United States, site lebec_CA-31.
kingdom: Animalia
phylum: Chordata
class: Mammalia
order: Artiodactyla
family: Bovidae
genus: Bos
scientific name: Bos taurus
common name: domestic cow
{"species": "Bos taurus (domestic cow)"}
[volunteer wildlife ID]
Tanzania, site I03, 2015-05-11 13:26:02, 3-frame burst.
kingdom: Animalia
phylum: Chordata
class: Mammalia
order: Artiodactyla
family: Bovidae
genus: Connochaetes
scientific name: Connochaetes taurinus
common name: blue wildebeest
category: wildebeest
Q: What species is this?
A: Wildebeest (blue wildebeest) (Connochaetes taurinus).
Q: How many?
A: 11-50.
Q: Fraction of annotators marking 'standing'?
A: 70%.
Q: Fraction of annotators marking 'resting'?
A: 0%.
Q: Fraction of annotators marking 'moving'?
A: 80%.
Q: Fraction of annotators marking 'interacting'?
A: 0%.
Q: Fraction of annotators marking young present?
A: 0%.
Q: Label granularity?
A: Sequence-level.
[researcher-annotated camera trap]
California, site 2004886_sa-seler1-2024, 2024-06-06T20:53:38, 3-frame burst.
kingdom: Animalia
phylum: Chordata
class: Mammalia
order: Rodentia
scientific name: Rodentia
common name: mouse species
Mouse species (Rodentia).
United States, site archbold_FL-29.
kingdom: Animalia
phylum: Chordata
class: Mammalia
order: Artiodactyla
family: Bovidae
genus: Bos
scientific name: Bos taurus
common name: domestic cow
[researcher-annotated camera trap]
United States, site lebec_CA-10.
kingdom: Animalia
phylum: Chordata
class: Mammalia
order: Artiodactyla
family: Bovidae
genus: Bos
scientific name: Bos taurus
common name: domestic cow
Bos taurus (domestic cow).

» Problem description:
Write out the records above again, keeping each one identical to the original.

» Result:
United States, site lebec_CA-31.
kingdom: Animalia
phylum: Chordata
class: Mammalia
order: Artiodactyla
family: Bovidae
genus: Bos
scientific name: Bos taurus
common name: domestic cow
{"species": "Bos taurus (domestic cow)"}
[volunteer wildlife ID]
Tanzania, site I03, 2015-05-11 13:26:02, 3-frame burst.
kingdom: Animalia
phylum: Chordata
class: Mammalia
order: Artiodactyla
family: Bovidae
genus: Connochaetes
scientific name: Connochaetes taurinus
common name: blue wildebeest
category: wildebeest
Q: What species is this?
A: Wildebeest (blue wildebeest) (Connochaetes taurinus).
Q: How many?
A: 11-50.
Q: Fraction of annotators marking 'standing'?
A: 70%.
Q: Fraction of annotators marking 'resting'?
A: 0%.
Q: Fraction of annotators marking 'moving'?
A: 80%.
Q: Fraction of annotators marking 'interacting'?
A: 0%.
Q: Fraction of annotators marking young present?
A: 0%.
Q: Label granularity?
A: Sequence-level.
[researcher-annotated camera trap]
California, site 2004886_sa-seler1-2024, 2024-06-06T20:53:38, 3-frame burst.
kingdom: Animalia
phylum: Chordata
class: Mammalia
order: Rodentia
scientific name: Rodentia
common name: mouse species
Mouse species (Rodentia).
United States, site archbold_FL-29.
kingdom: Animalia
phylum: Chordata
class: Mammalia
order: Artiodactyla
family: Bovidae
genus: Bos
scientific name: Bos taurus
common name: domestic cow
[researcher-annotated camera trap]
United States, site lebec_CA-10.
kingdom: Animalia
phylum: Chordata
class: Mammalia
order: Artiodactyla
family: Bovidae
genus: Bos
scientific name: Bos taurus
common name: domestic cow
Bos taurus (domestic cow).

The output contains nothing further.